### Written task
Reproduce the records between the line containing "As visible in" and the line containing "2.20 meters", inclusive, without any of the pictures.

━━ Records for this exercise

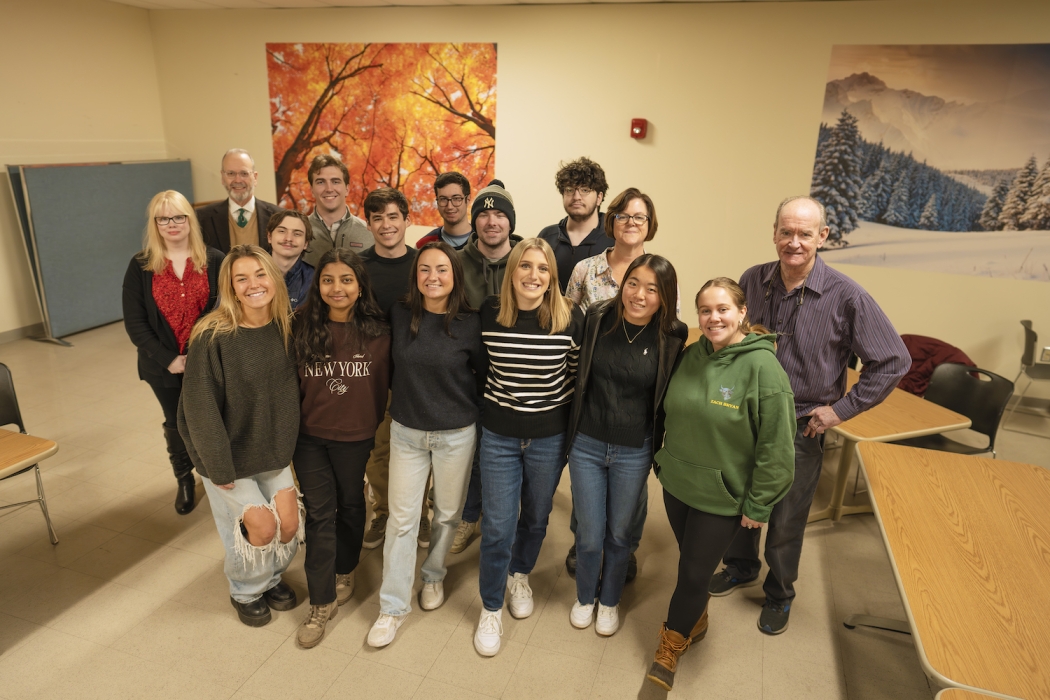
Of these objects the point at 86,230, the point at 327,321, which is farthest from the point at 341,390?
the point at 86,230

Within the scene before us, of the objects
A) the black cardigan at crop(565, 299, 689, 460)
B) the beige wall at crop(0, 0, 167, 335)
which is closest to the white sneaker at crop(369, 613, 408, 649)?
the black cardigan at crop(565, 299, 689, 460)

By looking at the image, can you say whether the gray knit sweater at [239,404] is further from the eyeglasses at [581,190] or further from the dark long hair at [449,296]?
the eyeglasses at [581,190]

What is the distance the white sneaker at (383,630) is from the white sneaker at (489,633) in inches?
13.2

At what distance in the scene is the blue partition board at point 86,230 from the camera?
590 centimetres

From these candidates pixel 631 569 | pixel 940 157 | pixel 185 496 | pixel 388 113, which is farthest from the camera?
pixel 388 113

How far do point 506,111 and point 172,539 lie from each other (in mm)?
4463

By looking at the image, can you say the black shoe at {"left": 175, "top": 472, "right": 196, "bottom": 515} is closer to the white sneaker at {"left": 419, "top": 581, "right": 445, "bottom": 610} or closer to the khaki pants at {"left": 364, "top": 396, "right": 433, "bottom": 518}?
the khaki pants at {"left": 364, "top": 396, "right": 433, "bottom": 518}

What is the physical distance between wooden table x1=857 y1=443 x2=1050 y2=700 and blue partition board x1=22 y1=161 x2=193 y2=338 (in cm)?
674

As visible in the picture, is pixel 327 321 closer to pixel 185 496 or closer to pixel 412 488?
pixel 412 488

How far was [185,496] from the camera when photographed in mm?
3518

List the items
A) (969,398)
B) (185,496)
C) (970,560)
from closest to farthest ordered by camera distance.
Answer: (970,560), (185,496), (969,398)

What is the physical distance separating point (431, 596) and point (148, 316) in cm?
183

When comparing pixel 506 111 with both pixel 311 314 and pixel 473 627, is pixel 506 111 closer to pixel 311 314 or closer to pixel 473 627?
pixel 311 314

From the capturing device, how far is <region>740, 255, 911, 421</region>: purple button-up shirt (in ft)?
7.95
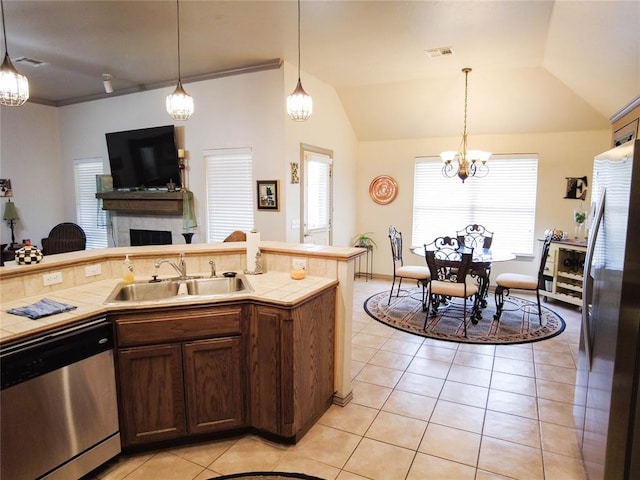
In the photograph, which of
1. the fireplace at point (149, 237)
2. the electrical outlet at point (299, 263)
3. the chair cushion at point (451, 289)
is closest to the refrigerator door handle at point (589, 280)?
the electrical outlet at point (299, 263)

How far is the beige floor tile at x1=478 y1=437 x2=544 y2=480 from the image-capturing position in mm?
Answer: 2240

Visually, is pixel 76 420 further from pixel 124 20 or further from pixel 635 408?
pixel 124 20

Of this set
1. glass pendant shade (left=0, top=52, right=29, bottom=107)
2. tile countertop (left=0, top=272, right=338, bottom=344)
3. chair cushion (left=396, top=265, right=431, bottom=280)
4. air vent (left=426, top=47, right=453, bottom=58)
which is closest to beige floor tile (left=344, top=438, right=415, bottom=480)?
tile countertop (left=0, top=272, right=338, bottom=344)

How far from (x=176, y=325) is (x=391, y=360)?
2.20 meters

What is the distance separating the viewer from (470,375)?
11.2 feet

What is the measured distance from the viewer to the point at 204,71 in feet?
16.6

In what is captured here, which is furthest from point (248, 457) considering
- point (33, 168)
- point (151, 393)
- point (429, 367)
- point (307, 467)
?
point (33, 168)

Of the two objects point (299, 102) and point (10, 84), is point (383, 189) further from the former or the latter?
point (10, 84)

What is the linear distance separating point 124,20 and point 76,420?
11.1ft

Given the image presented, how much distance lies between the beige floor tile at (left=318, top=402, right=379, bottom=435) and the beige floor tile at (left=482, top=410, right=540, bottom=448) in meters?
0.78

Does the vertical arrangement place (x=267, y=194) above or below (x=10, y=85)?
below

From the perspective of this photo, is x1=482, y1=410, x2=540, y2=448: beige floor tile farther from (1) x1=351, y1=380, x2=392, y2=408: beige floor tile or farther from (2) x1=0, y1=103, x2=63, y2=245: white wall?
(2) x1=0, y1=103, x2=63, y2=245: white wall

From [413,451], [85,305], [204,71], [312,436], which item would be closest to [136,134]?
[204,71]

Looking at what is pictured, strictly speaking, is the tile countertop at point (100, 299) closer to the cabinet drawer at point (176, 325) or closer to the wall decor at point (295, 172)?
the cabinet drawer at point (176, 325)
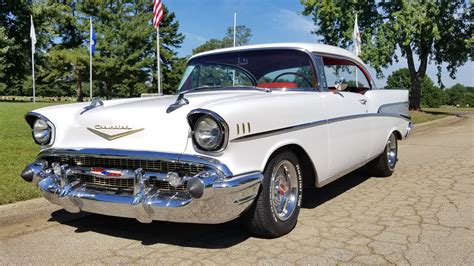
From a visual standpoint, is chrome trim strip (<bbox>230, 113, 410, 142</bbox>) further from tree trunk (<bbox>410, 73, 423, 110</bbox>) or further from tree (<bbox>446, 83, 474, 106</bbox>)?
tree (<bbox>446, 83, 474, 106</bbox>)

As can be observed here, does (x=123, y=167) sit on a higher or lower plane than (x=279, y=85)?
lower

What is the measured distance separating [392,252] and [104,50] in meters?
43.6


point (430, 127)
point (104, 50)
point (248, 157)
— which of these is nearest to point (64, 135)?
point (248, 157)

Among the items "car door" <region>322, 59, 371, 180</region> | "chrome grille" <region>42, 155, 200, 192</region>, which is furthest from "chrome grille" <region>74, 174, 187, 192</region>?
"car door" <region>322, 59, 371, 180</region>

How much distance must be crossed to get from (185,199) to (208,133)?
0.47m

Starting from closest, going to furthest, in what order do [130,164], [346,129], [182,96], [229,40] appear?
[130,164] < [182,96] < [346,129] < [229,40]

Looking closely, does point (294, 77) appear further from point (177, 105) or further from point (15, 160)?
point (15, 160)

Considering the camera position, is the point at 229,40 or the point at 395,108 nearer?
the point at 395,108

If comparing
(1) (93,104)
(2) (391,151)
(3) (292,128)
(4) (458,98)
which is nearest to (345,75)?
(2) (391,151)

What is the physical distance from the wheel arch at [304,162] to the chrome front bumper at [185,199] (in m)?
0.54

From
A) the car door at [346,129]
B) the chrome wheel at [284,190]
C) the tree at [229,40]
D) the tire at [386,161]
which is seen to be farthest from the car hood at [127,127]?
the tree at [229,40]

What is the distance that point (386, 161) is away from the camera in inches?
239

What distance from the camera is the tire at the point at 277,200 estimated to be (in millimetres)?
3420

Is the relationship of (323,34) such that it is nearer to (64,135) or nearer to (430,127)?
(430,127)
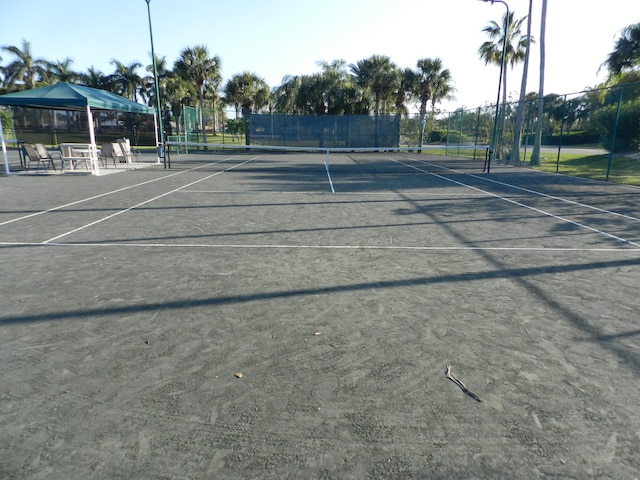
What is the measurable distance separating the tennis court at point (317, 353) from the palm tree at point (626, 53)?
116 ft

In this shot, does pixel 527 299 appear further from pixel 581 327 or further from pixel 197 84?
pixel 197 84

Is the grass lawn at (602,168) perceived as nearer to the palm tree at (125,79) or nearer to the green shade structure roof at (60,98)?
the green shade structure roof at (60,98)

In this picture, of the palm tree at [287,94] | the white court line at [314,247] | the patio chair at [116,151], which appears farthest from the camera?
the palm tree at [287,94]


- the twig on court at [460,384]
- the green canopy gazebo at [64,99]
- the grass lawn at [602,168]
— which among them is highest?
the green canopy gazebo at [64,99]

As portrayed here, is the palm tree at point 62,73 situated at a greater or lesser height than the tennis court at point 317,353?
greater

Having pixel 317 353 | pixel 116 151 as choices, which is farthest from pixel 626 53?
pixel 317 353

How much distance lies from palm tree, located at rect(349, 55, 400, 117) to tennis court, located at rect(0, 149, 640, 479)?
36444mm

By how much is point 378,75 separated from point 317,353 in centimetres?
4149

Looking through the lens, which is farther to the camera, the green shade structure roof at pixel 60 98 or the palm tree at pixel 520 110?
the palm tree at pixel 520 110

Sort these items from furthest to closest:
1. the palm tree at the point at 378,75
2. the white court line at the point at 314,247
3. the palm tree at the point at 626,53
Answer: the palm tree at the point at 378,75, the palm tree at the point at 626,53, the white court line at the point at 314,247

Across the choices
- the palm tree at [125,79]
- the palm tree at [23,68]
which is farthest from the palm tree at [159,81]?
the palm tree at [23,68]

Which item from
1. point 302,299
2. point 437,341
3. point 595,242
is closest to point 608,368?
point 437,341

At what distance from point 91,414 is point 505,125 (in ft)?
96.9

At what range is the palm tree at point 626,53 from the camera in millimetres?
32938
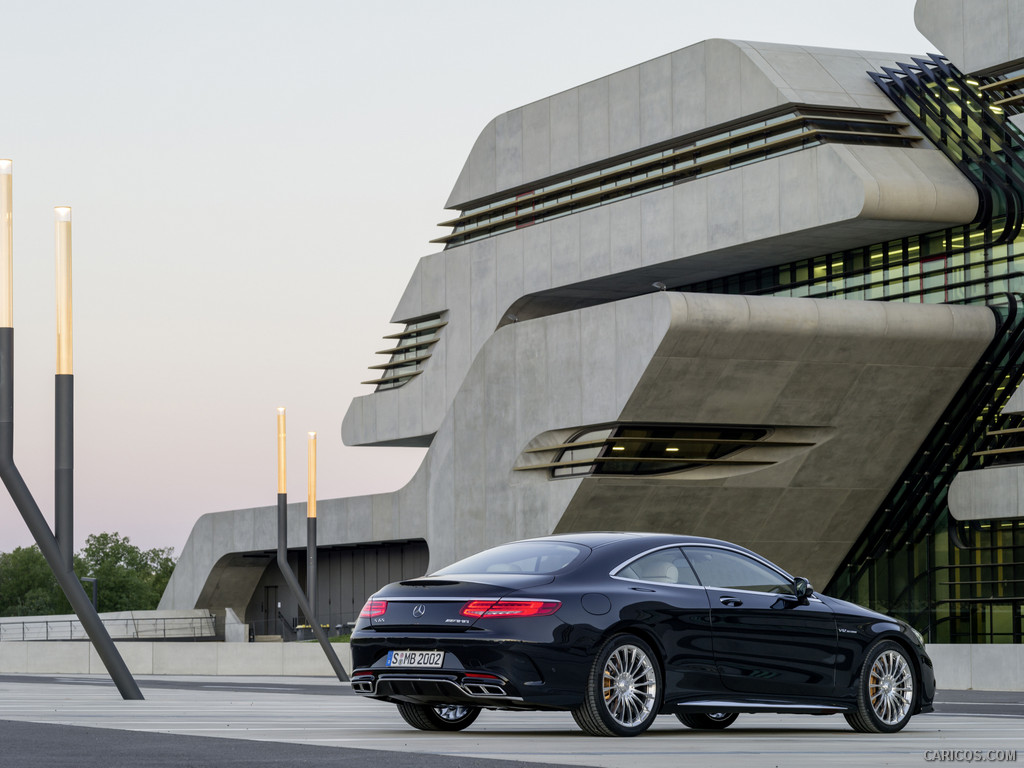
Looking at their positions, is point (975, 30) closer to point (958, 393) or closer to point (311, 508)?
point (958, 393)

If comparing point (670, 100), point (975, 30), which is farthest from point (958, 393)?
point (670, 100)

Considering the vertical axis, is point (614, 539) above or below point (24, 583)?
above

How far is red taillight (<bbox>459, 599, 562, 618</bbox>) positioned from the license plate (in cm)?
33

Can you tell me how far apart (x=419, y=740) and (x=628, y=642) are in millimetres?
1571

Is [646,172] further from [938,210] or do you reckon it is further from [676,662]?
[676,662]

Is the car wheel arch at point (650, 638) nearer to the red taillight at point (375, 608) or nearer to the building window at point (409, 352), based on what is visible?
the red taillight at point (375, 608)

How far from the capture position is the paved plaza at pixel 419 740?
8.80 metres

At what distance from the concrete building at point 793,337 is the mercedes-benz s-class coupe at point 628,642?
21.2 metres

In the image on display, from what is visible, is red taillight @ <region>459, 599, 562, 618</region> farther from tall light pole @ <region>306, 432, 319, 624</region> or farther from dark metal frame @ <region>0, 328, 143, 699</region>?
tall light pole @ <region>306, 432, 319, 624</region>

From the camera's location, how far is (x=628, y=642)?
11.2 meters

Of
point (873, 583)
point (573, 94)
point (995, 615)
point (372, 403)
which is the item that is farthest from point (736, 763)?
point (372, 403)

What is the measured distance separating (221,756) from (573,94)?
3887 cm

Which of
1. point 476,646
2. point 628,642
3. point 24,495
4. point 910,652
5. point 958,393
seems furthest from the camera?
point 958,393

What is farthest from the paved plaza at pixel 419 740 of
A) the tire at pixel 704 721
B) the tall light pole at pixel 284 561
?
the tall light pole at pixel 284 561
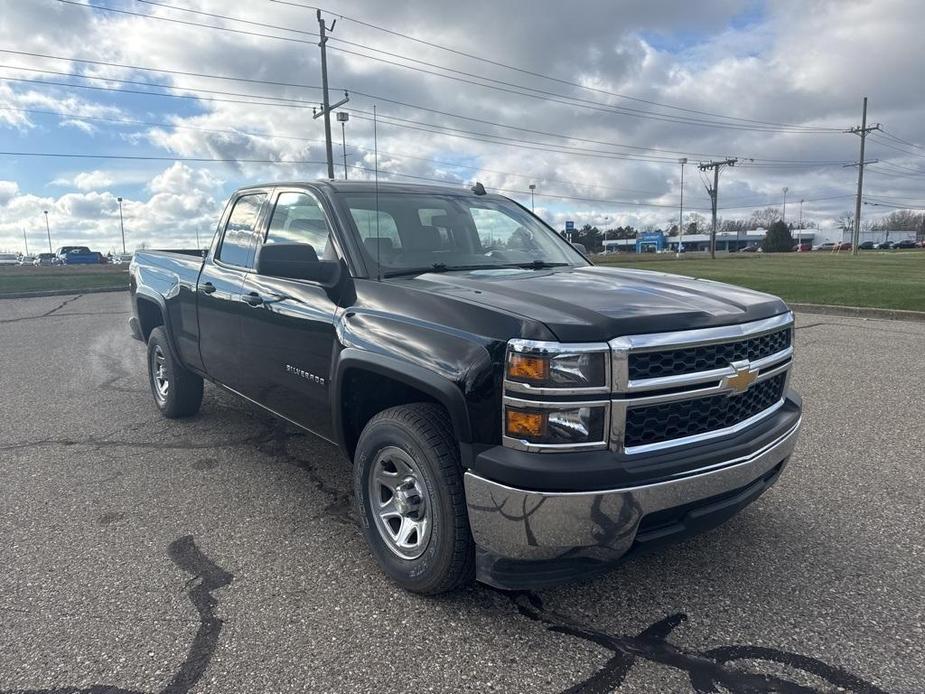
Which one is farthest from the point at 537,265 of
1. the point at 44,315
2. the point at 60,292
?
the point at 60,292

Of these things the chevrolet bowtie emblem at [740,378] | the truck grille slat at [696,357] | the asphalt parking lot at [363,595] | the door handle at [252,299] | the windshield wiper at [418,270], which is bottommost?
the asphalt parking lot at [363,595]

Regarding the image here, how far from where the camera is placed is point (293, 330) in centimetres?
369

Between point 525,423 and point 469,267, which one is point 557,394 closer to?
point 525,423

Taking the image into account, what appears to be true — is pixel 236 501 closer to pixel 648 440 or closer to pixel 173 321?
pixel 173 321

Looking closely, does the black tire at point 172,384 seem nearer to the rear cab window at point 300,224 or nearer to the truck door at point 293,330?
the truck door at point 293,330

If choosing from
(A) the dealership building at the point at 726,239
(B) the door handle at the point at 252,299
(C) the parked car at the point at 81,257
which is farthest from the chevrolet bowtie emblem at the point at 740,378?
(A) the dealership building at the point at 726,239

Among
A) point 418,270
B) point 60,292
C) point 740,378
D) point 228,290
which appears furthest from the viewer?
point 60,292

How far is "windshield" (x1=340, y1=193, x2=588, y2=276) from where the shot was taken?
366 cm

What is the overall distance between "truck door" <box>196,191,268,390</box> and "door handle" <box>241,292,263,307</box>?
0.12 feet

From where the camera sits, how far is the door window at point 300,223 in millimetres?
3779

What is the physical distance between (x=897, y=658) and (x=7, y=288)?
23819 mm

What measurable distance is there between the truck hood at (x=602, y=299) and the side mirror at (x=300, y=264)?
12.9 inches

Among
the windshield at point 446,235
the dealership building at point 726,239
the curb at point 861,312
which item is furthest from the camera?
the dealership building at point 726,239

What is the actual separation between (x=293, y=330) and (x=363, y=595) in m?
1.46
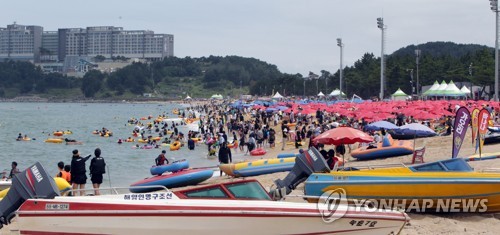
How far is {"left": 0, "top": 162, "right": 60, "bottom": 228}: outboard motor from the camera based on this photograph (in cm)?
1127

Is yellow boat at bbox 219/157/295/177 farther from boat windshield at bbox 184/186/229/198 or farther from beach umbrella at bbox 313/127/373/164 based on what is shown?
A: boat windshield at bbox 184/186/229/198

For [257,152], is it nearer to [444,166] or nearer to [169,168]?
[169,168]

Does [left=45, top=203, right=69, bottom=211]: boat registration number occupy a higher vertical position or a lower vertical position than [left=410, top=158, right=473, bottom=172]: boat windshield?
lower

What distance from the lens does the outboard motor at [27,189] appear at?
11.3 meters

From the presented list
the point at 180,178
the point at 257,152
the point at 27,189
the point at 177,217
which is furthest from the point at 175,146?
the point at 177,217

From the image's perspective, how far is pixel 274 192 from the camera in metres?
11.3

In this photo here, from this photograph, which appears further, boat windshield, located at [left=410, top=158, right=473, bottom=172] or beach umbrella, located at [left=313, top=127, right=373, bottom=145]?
beach umbrella, located at [left=313, top=127, right=373, bottom=145]

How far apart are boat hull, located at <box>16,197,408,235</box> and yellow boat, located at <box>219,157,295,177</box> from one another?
10872mm

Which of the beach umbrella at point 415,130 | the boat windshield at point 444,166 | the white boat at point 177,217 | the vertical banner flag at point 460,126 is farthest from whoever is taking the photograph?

━━━━

### Completed exercise
As visible in the picture, is pixel 327 321 closer to pixel 185 496 or closer to pixel 412 488?
pixel 412 488

How far was [185,496] from the camera when photographed in mm?
3518

List the items
A) (969,398)
B) (185,496)
C) (970,560)
from closest to farthest ordered by camera distance.
Answer: (970,560), (185,496), (969,398)

What is the physical distance separating point (431, 596) and point (148, 316) in cm?
183

When comparing pixel 506 111 with both pixel 311 314 and pixel 473 627, is pixel 506 111 closer to pixel 311 314 or closer to pixel 473 627?
pixel 311 314

From the capturing device, how far is <region>740, 255, 911, 421</region>: purple button-up shirt (in ft)?
7.95
In the photograph, which of
1. the fireplace at point (149, 237)
2. the electrical outlet at point (299, 263)
3. the chair cushion at point (451, 289)
is closest to the refrigerator door handle at point (589, 280)?
the electrical outlet at point (299, 263)

How far is the beige floor tile at x1=478 y1=437 x2=544 y2=480 from the image-capturing position in mm?
Answer: 2240

Visually, is pixel 76 420 further from pixel 124 20 or further from pixel 635 408?
pixel 124 20

Of this set
1. glass pendant shade (left=0, top=52, right=29, bottom=107)
2. tile countertop (left=0, top=272, right=338, bottom=344)
3. chair cushion (left=396, top=265, right=431, bottom=280)
4. air vent (left=426, top=47, right=453, bottom=58)
which is closest to beige floor tile (left=344, top=438, right=415, bottom=480)?
tile countertop (left=0, top=272, right=338, bottom=344)

How far from (x=176, y=325) is (x=391, y=360)?
2.20 meters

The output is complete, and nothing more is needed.